Consider the situation: small, inexpensive mainstream systems are now at parity with the performance of yesterday's expensive, high-performance machines. Cheaper high-performance machines gave system architects the ability to consolidate more services to fewer machines.
However, some resources (such as I/O and network communications) are shared, and do not grow as fast as CPU count. As such, a system housing multiple applications can experience degraded overall performance when one application hogs too much of a single resource.
To address this, Red Hat Enterprise Linux 6 now supports control groups (cgroups). Cgroups allow administrators to allocate resources to specific tasks as needed. This means, for example, being able to allocate 80% of four CPUs, 60GB of memory, and 40% of disk I/O to a database application. A web application running on the same system could be given two CPUs, 2GB of memory, and 50% of available network bandwidth.
As a result, both database and web applications deliver good performance, as the system prevents both from excessively consuming system resources. In addition, many aspects of cgroups are self-tuning, allowing the system to respond accordingly to changes in workload.

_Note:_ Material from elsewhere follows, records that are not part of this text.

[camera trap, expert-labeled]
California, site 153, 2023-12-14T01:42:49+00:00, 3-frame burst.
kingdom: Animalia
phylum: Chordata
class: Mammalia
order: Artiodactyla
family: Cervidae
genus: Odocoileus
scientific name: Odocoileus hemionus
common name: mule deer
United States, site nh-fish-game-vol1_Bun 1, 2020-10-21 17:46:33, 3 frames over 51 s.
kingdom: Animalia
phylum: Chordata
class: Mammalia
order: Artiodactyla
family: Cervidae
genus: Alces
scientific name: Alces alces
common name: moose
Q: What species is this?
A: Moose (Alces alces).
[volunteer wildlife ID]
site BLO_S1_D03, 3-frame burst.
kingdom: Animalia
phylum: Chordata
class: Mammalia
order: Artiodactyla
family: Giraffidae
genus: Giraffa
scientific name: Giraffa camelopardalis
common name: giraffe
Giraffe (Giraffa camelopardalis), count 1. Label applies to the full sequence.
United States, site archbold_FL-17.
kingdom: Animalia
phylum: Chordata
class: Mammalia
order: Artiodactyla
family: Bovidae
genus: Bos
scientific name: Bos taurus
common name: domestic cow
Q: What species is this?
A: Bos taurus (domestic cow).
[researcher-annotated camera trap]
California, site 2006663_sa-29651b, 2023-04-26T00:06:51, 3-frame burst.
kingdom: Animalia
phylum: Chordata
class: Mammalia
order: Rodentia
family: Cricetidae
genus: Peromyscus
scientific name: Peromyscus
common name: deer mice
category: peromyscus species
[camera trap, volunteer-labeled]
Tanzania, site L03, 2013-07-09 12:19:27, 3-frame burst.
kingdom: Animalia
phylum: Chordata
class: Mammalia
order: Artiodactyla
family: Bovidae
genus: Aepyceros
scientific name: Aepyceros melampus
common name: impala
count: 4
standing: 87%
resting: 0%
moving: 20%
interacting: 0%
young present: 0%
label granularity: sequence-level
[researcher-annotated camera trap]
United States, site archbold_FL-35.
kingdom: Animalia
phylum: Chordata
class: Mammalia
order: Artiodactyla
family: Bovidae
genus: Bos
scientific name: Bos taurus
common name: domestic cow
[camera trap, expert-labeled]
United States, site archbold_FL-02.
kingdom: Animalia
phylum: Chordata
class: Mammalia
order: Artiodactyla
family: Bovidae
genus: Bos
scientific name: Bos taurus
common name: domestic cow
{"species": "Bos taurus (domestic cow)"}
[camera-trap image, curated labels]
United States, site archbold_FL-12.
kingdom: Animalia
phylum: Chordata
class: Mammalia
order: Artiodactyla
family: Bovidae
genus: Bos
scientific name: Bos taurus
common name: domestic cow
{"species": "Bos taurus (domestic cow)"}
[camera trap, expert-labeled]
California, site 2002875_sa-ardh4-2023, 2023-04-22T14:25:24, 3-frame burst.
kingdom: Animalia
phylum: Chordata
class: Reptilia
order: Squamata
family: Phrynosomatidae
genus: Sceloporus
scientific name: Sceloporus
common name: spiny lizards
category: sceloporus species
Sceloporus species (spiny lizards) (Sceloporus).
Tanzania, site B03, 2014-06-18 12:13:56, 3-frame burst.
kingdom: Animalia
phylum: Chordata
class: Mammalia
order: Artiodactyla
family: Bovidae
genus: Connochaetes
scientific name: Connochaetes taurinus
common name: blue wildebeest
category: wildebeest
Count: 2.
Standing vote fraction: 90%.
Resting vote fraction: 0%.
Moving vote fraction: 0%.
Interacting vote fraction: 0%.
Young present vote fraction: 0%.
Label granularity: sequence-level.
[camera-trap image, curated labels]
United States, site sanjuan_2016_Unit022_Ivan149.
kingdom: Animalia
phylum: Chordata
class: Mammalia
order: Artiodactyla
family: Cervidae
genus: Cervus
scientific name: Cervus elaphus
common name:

A cgroup has two major components:
  • A list of tasks assigned to the cgroup
  • Resources allocated to those tasks
Tasks assigned to the cgroup run within the cgroup. Any child tasks they spawn also run within the cgroup. This allows an administrator to manage an entire application as a single unit. An administrator can also configure allocations for the following resources:
  • CPUsets
  • Memory
  • I/O
  • Network (bandwidth)
Within CPUsets, cgroups allow administrators to configure the number of CPUs, affinity for specific CPUs or nodes [3], and the amount of CPU time used by a set of tasks. Using cgroups to configure CPUsets is vital for ensuring good overall performance, preventing an application from consuming excessive resources at the cost of other tasks while simultaneously ensuring that the application is not starved for CPU time.
I/O bandwidth and network bandwidth are managed by other resource controllers. Again, the resource controllers allow you to determine how much bandwidth the tasks in a cgroup can consume, and ensure that the tasks in a cgroup neither consume excessive resources nor are starved of resources.
Cgroups allow the administrator to define and allocate, at a high level, the system resources that various applications need (and will) consume. The system then automatically manages and balances the various applications, delivering good predictable performance and optimizing the performance of the overall system.
For more information on how to use control groups, refer to the Resource Management Guide, available from http://access.redhat.com/site/documentation/Red_Hat_Enterprise_Linux/.


[3] A node is generally defined as a set of CPUs or cores within a socket.